→ **TASKS TO CARRY OUT**
1 – In the passage on the circular regression simulation study, explain how a consistent estimator for the function ℓ is obtained and why this is straightforward. Use one to three sentences.
2 – Recast all twelve image records as a numbered list with no blank lines, and leave the picture placeholders out of the answer.

→ **SUPPLIED PASSAGE**
• • • •
Regarding function \(\ell \), taking into account that \(\ell (\chi )=[m^2_1(\chi )+m_2^2(\chi )]^{1/2}\), a consistent estimator for this function is straightforwardly obtained replacing in this equation \(m_j\) by the Nadaraya–Watson estimators \({\hat{m}}_{j,h}\), \(j=1,2\), defined in (12).

5 Simulation study

In this section, the regression estimator proposed in (11) is analyzed numerically by simulation, considering different scenarios and model (1). For each scenario, 500 samples of size n (\(n=50, 100, 200\) and 400) are generated using the following regression functions:

$$\begin{aligned} \text {r1: } m(\mathcal {X})= & {} \textrm{atan2}(0.5+\textstyle \int ^{\mathbb {I}}_0\mathcal {X}(t)dt,\textstyle \int ^{\mathbb {I}}_0\mathcal {X}(t)dt),\\ \text {r2: } m(\mathcal {X})= & {} \textrm{acos}(-0.3\textstyle \int ^{\mathbb {I}}_0\mathcal {X}(t)dt)+3/2\textrm{acos}(0.4\textstyle \int ^{\mathbb {I}}_0\mathcal {X}(t)dt), \end{aligned}$$

where the random curves are simulated from

$$\begin{aligned} \mathcal {X}(t)=30U(1-t)t^{1+U}, \quad t\in [0,1], \end{aligned}$$
(17)

being U a uniformly distributed variable on [0, 1] , and the circular errors \(\varepsilon \) in (1) are drawn from a von Mises distribution \(vM(0,\kappa )\), with different concentrations (\(\kappa =5, 10\) and 15).

As an illustration, Fig. 2 shows two realizations of simulated data of size \(n=100\) (model with regression function r1 in top row and model with regression function r2 in bottom row). Left plots display the circular regression functions evaluated in the curves generated from (17). Central panels present the random errors drawn from a von Mises distribution with zero mean direction and concentration \(\kappa =5\) (for model with regression function r1) and \(\kappa =15\) (for model with regression function r2). It can be seen that the errors in the top row, corresponding to \(\kappa =5\), present more variability than the ones generated with \(\kappa =15\). Right panels show the values of the response variables, obtained adding the mean values in the left panels and the circular errors in the central panels.
• • • •
→ **DATA SHOWN**

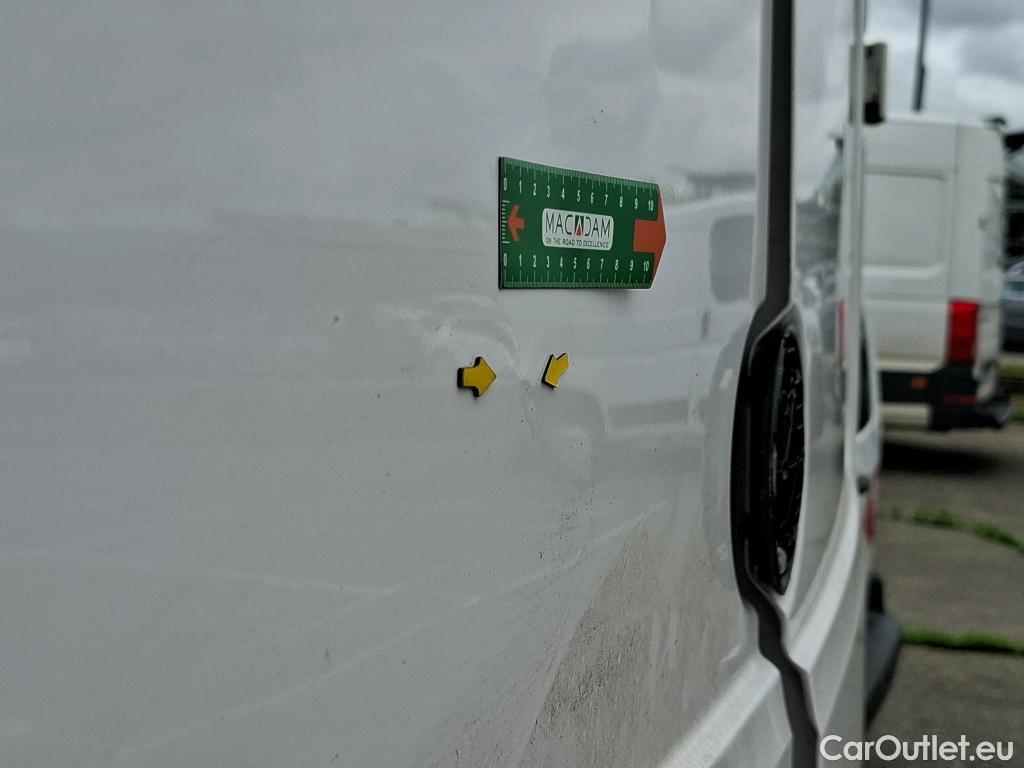  Volkswagen  Crafter  Fourgon Fourgon 30 mittlerer Radstand mit Hochdach FWD 2.0 #87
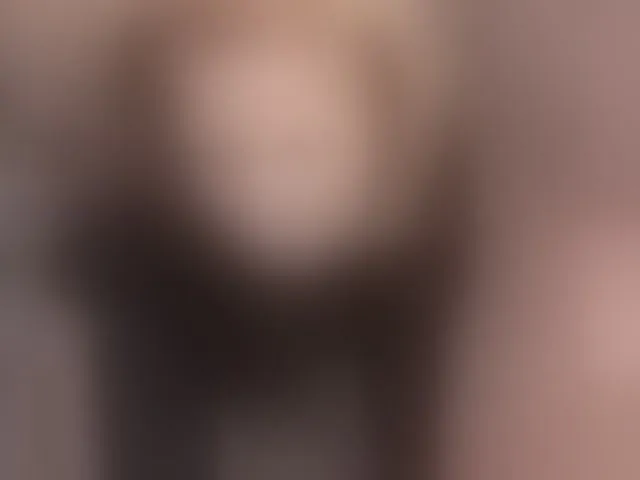 Live sex webcam photo for LoraMiss #293601539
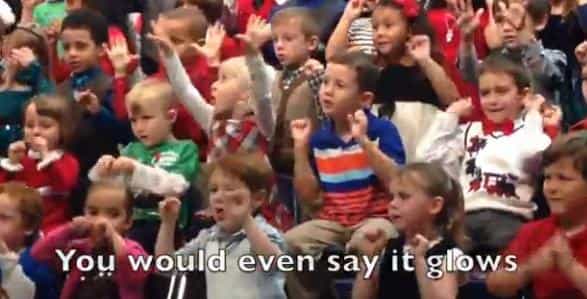 VIDEO – Five-Year-Old Girl Signs Christmas Songs For Deaf Parents At School Recital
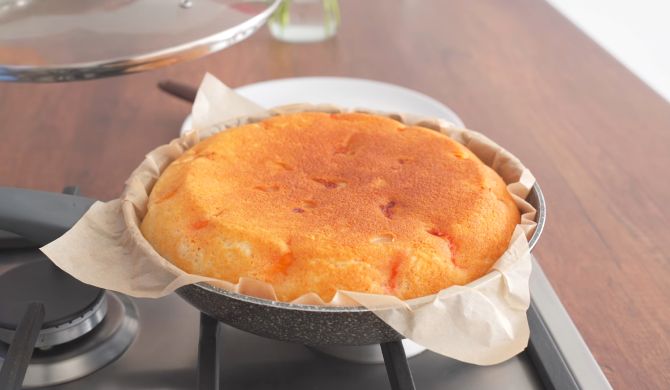 Пирог с абрикосами на сковороде без духовки рецепт
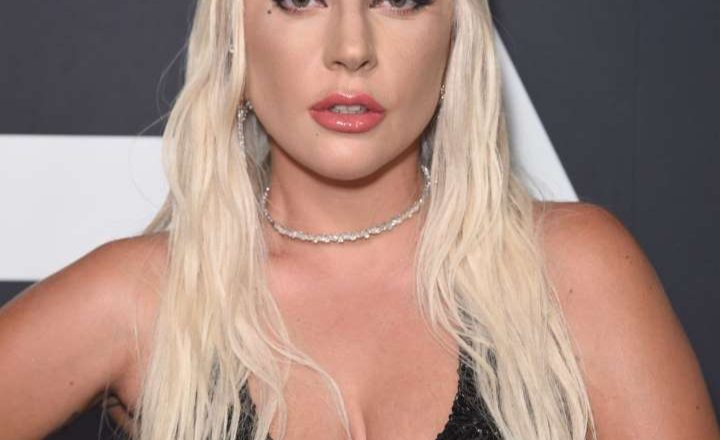 இணையத்தில் பாடி 980 கோடி ரூபாய் கொரானா நிவாரண நிதி திரட்டிய பாப் பாடகி லேடி காகா!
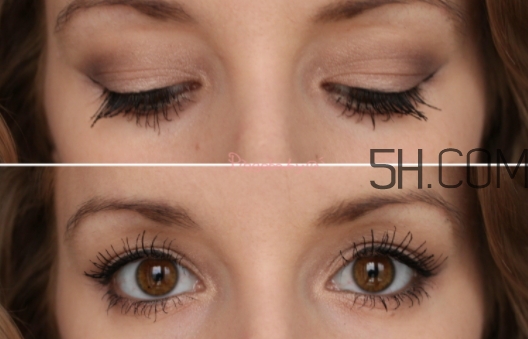 essence眼影盤哪款好看？essence八色眼影盤試色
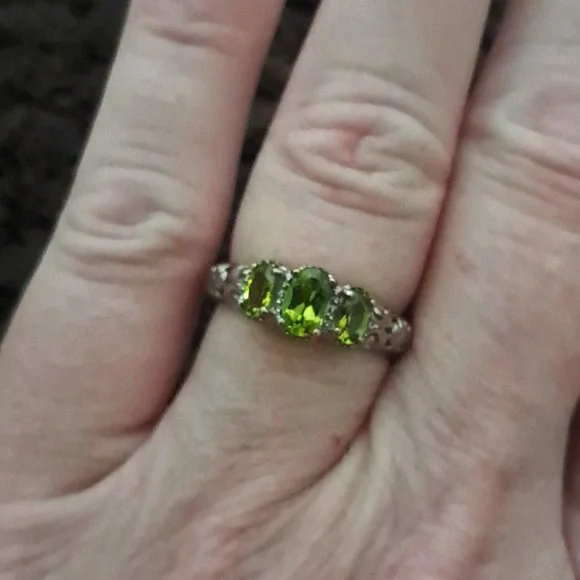 Peridot 3 Stone Ring In Platinum Over Sterling Silver. Size 7 - Picture 3 of 4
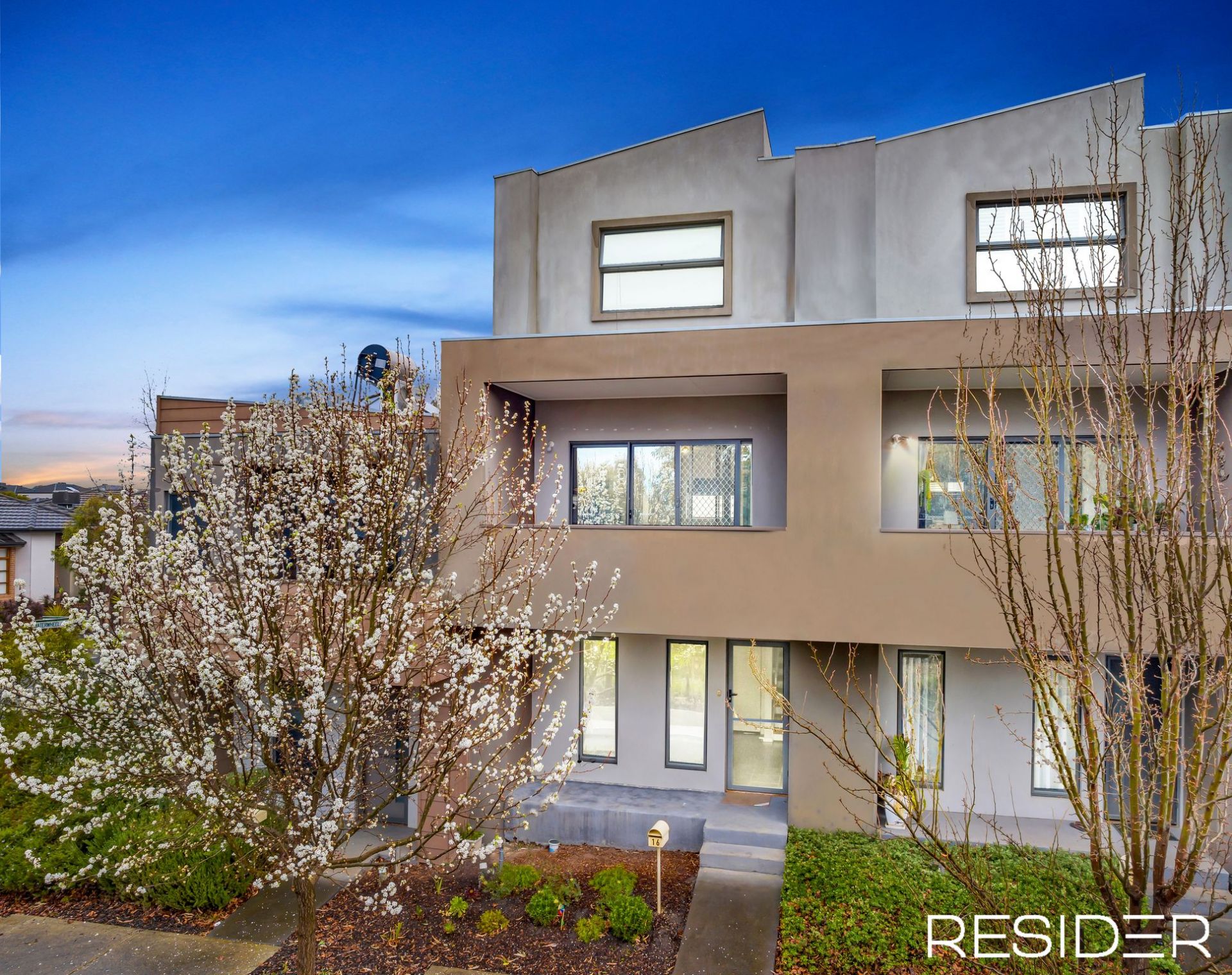 16 Heartlands Lane Mernda, Mernda - Thumbnail 3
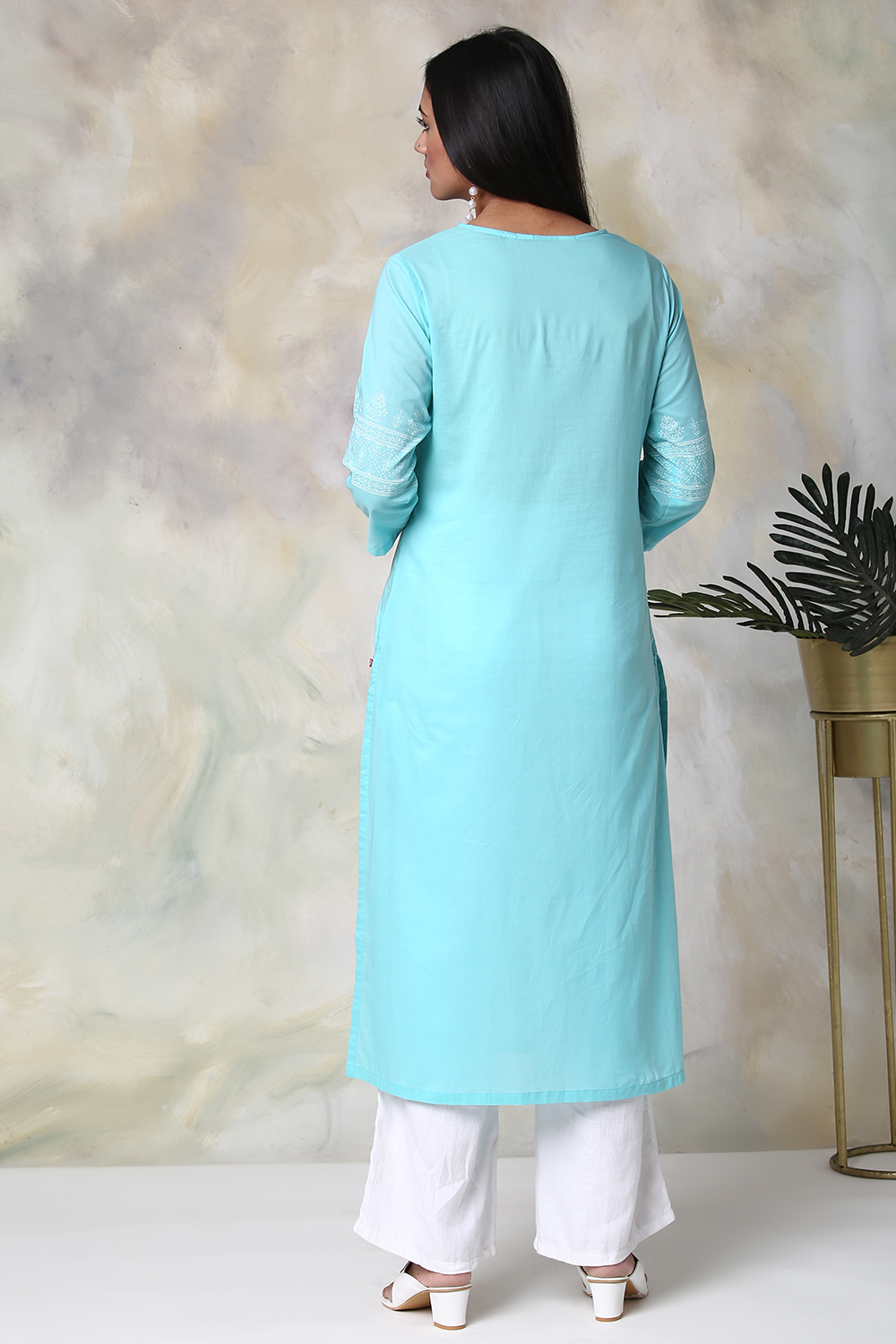 Sea Green Chikankari Embroidered Kurta image number 5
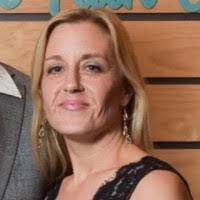 Leslie Bott's Instagram, Twitter & Facebook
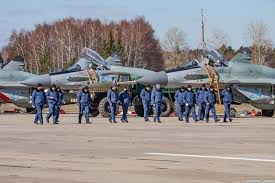Погода в этот раз с утра была не очень, но дождя не было. Repeticiya Vozdushnoj Chasti Parada Pobedy 2019 Aerodrom Kubinka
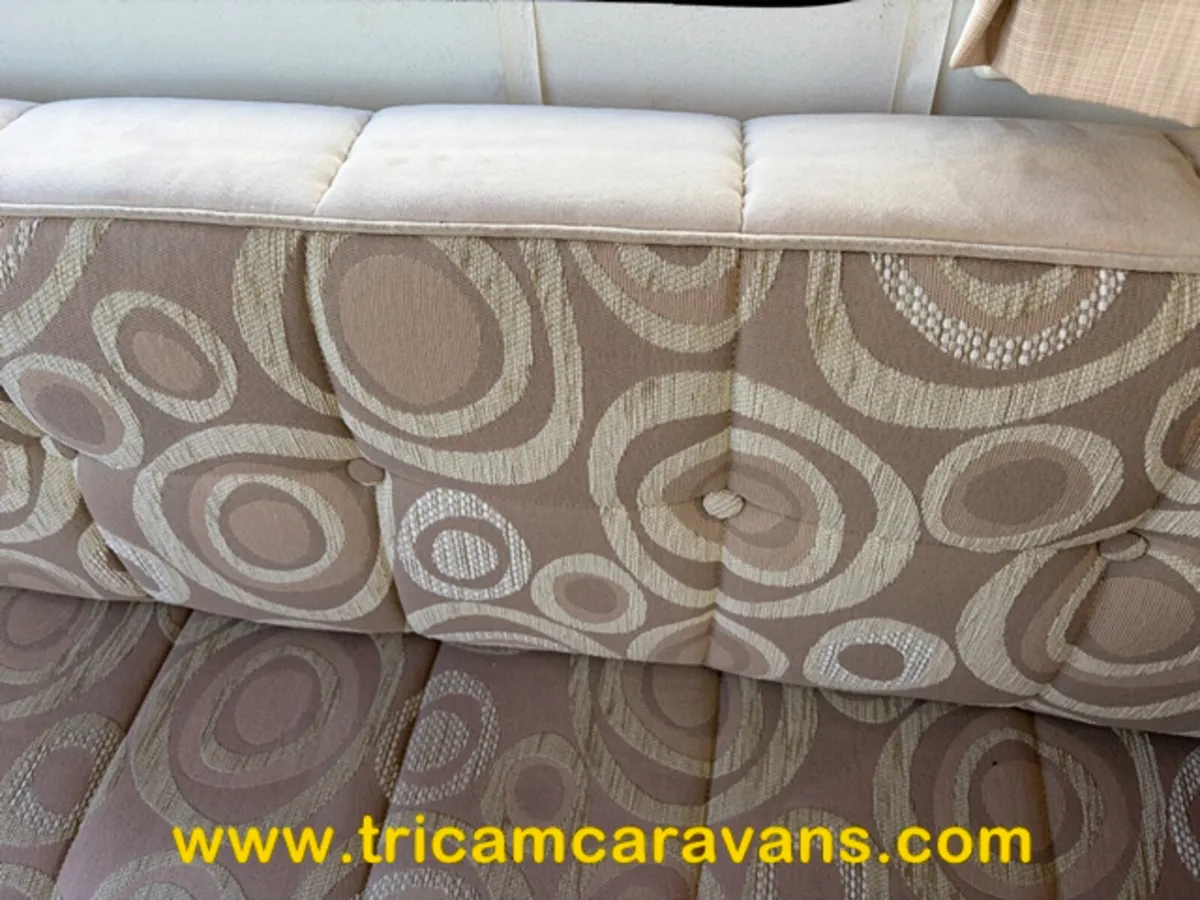 2011 Adria Altea 542 DT Triple Bunks 6 Berth - Image 4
• • • •
→ **RESPONSES**
1 – The function ℓ(χ) equals [m₁²(χ) + m₂²(χ)]^{1/2}. A consistent estimator therefore follows directly by replacing each m_j in that equation with the Nadaraya–Watson estimator m̂_{j,h}, for j = 1, 2, as defined in (12).

2 –
1.   Volkswagen  Crafter  Fourgon Fourgon 30 mittlerer Radstand mit Hochdach FWD 2.0 #87
2.  Live sex webcam photo for LoraMiss #293601539
3.  VIDEO – Five-Year-Old Girl Signs Christmas Songs For Deaf Parents At School Recital
4.  Пирог с абрикосами на сковороде без духовки рецепт
5.  இணையத்தில் பாடி 980 கோடி ரூபாய் கொரானா நிவாரண நிதி திரட்டிய பாப் பாடகி லேடி காகா!
6.  essence眼影盤哪款好看？essence八色眼影盤試色
7.  Peridot 3 Stone Ring In Platinum Over Sterling Silver. Size 7 - Picture 3 of 4
8.  16 Heartlands Lane Mernda, Mernda - Thumbnail 3
9.  Sea Green Chikankari Embroidered Kurta image number 5
10.  Leslie Bott's Instagram, Twitter & Facebook
11. Погода в этот раз с утра была не очень, но дождя не было. Repeticiya Vozdushnoj Chasti Parada Pobedy 2019 Aerodrom Kubinka
12.  2011 Adria Altea 542 DT Triple Bunks 6 Berth - Image 4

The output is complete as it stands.